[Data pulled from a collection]
—————

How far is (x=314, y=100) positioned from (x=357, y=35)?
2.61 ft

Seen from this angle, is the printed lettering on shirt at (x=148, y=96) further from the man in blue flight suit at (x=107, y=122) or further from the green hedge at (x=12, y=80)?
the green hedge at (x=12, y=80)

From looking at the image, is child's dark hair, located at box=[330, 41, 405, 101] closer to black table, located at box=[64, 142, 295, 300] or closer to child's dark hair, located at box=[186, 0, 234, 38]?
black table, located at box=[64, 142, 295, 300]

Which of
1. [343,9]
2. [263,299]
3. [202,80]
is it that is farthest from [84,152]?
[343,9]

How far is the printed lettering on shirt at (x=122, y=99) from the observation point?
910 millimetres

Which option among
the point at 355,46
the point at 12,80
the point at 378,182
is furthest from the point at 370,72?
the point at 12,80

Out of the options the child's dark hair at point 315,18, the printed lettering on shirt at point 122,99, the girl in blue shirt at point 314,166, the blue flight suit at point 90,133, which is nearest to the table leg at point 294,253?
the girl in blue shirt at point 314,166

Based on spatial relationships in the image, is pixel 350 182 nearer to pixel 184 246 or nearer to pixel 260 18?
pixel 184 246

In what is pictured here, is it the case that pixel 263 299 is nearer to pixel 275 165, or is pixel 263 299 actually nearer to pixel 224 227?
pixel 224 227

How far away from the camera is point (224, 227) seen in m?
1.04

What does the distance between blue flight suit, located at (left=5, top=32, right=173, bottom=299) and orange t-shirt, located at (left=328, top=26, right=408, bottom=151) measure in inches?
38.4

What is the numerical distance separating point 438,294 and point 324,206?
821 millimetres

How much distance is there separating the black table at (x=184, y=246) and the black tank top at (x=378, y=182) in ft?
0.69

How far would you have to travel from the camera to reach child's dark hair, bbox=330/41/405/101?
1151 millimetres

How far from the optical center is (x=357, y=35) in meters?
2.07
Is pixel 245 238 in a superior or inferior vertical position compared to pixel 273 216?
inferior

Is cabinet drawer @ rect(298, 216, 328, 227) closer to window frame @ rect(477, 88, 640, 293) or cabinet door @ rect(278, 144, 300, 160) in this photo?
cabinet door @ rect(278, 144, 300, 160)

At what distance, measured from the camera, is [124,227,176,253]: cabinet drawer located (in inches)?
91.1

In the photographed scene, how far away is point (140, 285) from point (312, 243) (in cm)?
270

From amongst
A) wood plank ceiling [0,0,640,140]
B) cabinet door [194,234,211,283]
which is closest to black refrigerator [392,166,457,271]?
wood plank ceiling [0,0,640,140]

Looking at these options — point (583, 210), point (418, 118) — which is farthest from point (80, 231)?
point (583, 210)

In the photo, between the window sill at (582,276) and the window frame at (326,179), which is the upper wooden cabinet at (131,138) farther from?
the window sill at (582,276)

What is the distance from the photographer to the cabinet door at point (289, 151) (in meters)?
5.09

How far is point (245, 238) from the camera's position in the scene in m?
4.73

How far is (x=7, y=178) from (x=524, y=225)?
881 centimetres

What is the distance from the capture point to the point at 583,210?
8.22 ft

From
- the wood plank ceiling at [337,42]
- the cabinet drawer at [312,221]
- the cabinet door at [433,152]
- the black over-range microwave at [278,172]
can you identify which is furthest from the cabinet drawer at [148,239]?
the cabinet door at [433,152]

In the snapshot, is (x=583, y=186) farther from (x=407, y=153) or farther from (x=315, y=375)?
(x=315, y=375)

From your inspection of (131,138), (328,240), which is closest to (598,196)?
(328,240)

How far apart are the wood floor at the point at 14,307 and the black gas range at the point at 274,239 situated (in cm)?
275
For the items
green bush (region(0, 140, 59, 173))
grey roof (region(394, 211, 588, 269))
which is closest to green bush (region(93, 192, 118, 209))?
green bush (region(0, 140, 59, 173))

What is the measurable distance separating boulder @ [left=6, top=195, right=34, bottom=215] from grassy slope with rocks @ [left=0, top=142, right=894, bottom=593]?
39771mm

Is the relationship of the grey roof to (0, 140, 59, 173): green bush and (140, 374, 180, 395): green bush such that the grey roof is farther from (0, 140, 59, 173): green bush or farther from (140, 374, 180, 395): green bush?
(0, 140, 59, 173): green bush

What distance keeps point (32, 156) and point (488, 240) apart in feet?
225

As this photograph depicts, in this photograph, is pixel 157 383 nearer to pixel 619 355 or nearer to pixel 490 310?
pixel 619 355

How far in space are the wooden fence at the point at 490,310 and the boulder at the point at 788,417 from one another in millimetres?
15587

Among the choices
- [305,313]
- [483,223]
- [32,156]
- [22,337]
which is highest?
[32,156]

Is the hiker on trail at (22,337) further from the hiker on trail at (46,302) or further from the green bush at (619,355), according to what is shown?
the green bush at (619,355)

—————

◆ **Given problem**
Repeat the lines of the material above word for word, from its first line through the line holding "1151 millimetres", inclusive.

◆ **Answer**
How far is (x=314, y=100) positioned from (x=357, y=35)?
2.61 ft

Seen from this angle, is the printed lettering on shirt at (x=148, y=96) further from the man in blue flight suit at (x=107, y=122) or further from the green hedge at (x=12, y=80)?
the green hedge at (x=12, y=80)

From looking at the image, is child's dark hair, located at box=[330, 41, 405, 101] closer to black table, located at box=[64, 142, 295, 300] or closer to child's dark hair, located at box=[186, 0, 234, 38]?
black table, located at box=[64, 142, 295, 300]

Which of
1. [343,9]
2. [263,299]
3. [202,80]
is it that is farthest from [84,152]?
[343,9]

How far is the printed lettering on shirt at (x=122, y=99) from the observation point?
910 millimetres

Which option among
the point at 355,46
the point at 12,80
the point at 378,182
is furthest from the point at 370,72?
the point at 12,80

Out of the options the child's dark hair at point 315,18, the printed lettering on shirt at point 122,99, the girl in blue shirt at point 314,166, the blue flight suit at point 90,133, which is nearest to the table leg at point 294,253?
the girl in blue shirt at point 314,166

Based on spatial relationships in the image, is pixel 350 182 nearer to pixel 184 246 or nearer to pixel 260 18?
pixel 184 246

In what is pictured here, is it the case that pixel 263 299 is nearer to pixel 275 165, or is pixel 263 299 actually nearer to pixel 224 227?
pixel 224 227

How far away from the camera is point (224, 227) seen in m?
1.04

What does the distance between blue flight suit, located at (left=5, top=32, right=173, bottom=299) and orange t-shirt, located at (left=328, top=26, right=408, bottom=151) measure in inches?
38.4

What is the numerical distance separating point 438,294 and point 324,206?
821 millimetres

How much distance is there separating the black table at (x=184, y=246) and the black tank top at (x=378, y=182) in ft?
0.69

How far would you have to travel from the camera to reach child's dark hair, bbox=330/41/405/101?
1151 millimetres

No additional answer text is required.